Two tests are implemented in these notebooks
- A test of whether the ensemble is correct, and
- A test of equipartition
To run these tests, first install the physical_validation
module by calling*:
pip install physical_validation
*Note that a bug in a package physical_validation
is depending on might require you to first install pip install numpy scipy matplotlib
before installing pip install physical_validation
.
physical_validation
works under python>=3.3 as well as python2.7. Note, however, that python2.7 is deprecated, and its support might be dropped in a future release. We strongly encourage you to use python>=3.3. To run the ana_gromacs.py
ensemble check and the ana.py
equipartition test, GROMACS should be installed, with the files changed to include the proper location of the GROMACS binary to be tested.
Please see https://physical-validation.readthedocs.io for the full documentation of the validation package.

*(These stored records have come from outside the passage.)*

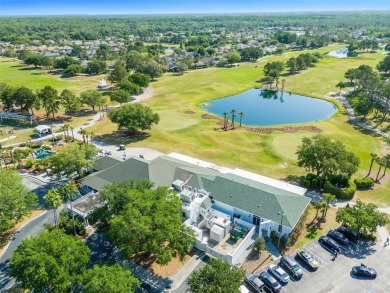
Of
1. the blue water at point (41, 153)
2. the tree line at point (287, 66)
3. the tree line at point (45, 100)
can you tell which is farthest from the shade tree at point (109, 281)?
the tree line at point (287, 66)

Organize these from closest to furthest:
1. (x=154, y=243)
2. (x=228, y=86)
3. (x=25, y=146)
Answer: (x=154, y=243), (x=25, y=146), (x=228, y=86)

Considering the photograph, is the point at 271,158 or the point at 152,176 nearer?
the point at 152,176

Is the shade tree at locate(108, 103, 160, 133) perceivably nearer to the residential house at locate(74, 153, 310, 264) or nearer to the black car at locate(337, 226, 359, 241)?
the residential house at locate(74, 153, 310, 264)

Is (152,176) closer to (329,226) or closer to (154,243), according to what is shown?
(154,243)

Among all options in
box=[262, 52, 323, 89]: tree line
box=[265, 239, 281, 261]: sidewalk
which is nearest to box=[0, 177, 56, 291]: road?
box=[265, 239, 281, 261]: sidewalk

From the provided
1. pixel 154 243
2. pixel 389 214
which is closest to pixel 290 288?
pixel 154 243

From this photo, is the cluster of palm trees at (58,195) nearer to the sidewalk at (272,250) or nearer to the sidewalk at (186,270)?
the sidewalk at (186,270)

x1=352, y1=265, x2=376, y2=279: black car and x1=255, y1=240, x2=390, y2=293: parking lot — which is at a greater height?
x1=352, y1=265, x2=376, y2=279: black car
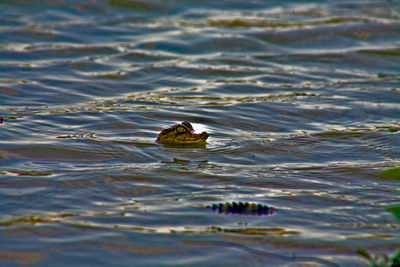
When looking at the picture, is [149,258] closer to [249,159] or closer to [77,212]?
[77,212]

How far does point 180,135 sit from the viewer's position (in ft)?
21.0

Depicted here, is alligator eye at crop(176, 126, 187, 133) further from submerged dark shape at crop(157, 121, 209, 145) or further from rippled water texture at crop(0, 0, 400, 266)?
rippled water texture at crop(0, 0, 400, 266)

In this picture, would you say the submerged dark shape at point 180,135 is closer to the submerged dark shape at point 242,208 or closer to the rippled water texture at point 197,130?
the rippled water texture at point 197,130

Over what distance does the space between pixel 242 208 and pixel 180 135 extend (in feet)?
6.46

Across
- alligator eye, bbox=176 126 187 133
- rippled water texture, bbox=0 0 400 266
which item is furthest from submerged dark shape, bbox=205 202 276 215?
alligator eye, bbox=176 126 187 133

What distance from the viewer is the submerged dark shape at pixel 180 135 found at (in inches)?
250

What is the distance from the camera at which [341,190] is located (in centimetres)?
526

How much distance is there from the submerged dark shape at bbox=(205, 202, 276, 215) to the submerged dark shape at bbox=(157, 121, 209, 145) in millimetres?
1775

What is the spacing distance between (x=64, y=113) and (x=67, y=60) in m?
2.71

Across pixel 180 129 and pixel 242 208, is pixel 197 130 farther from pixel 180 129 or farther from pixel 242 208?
pixel 242 208

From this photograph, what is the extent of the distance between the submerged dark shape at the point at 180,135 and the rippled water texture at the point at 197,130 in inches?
5.7

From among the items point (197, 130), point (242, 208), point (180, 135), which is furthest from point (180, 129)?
point (242, 208)

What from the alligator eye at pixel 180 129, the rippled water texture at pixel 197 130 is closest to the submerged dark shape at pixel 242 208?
the rippled water texture at pixel 197 130

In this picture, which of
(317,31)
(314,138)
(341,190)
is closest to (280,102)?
(314,138)
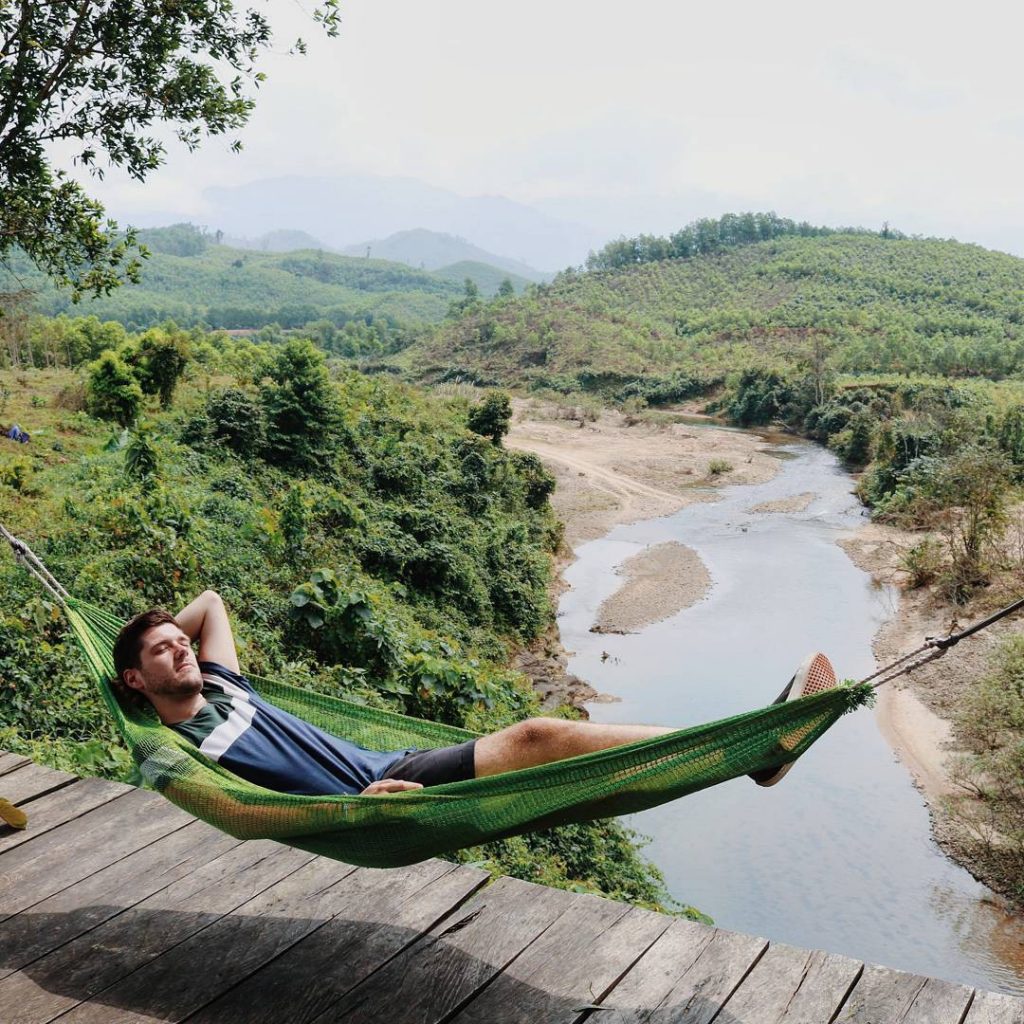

You can also read our publication and cite our work here:
Merz PT, Shirts MR (2018) Testing for physical validity in molecular simulations. PLoS ONE 13(9): e0202764. https://doi.org/10.1371/journal.pone.0202764
Water Simulation
ensemble/
water/
ana_gromacs.py
ana_gromacs.ipynb
ana_flatfile.py
ana_flatfile.ipynb
ana_pyarray.py
ana_pyarray.ipynb
top/
md_NVT_be_1/
md_NVT_vr_1/
md_NVT_be_2/
md_NVT_vr_2/
md_NPT_be_1/
md_NPT_vr_1/
md_NPT_be_2/
md_NPT_vr_2/
md_NPT_be_3/
md_NPT_vr_3/
md_NPT_be_4/
md_NPT_vr_4/
The md_*
folders contain results of GROMACS simulations for 900 water molecules:
- Ran in different ensembles:
- NVT
- NPT
- Using different thermostats:
- vr - velocity-rescale
- be - Berendsen thermostat
- At different state points:
- NVT - 1) T; 2) T+dT
- NPT - 1) (T, P); 2) (T+dT, P); 3) (T, P+dP); 4) (T+dT, P+dP)
The top/
folder contains the topology of the system.
python ana.py
performs the ensemble checks. The Python notebooks implements the same tests.
python ana_flatfile.py
performs the same NVT ensemble checks on the velocity rescale data set, with the data loaded from an ASCII files with a list of energies. The Python notebooks implements the same tests.
python ana_numpy.py
performs the same NVT ensemble checks on the velocity rescale data set, with the data loaded from a numpy array of energies. The Python notebooks implements the same tests.
Trp-cage Protein
equipartition/
trp-cage/
ana.py
ana.ipynb
be_1/
be_2/
vr_1/
vr_2/
python ana.py
performs the equipartition check on a Trp-cage protein.
The be_*
and vr_*
folders contain results of simulations ran in NPT using different thermostatting schemes: 'vr' stands for velocity-rescale, 'be' for Berendsen thermostat, while '_1' denotes a simulation using a single thermostat for the entire system, and '_2' denotes a simulation using two separate thermostats, one for the protein and one for the solvent.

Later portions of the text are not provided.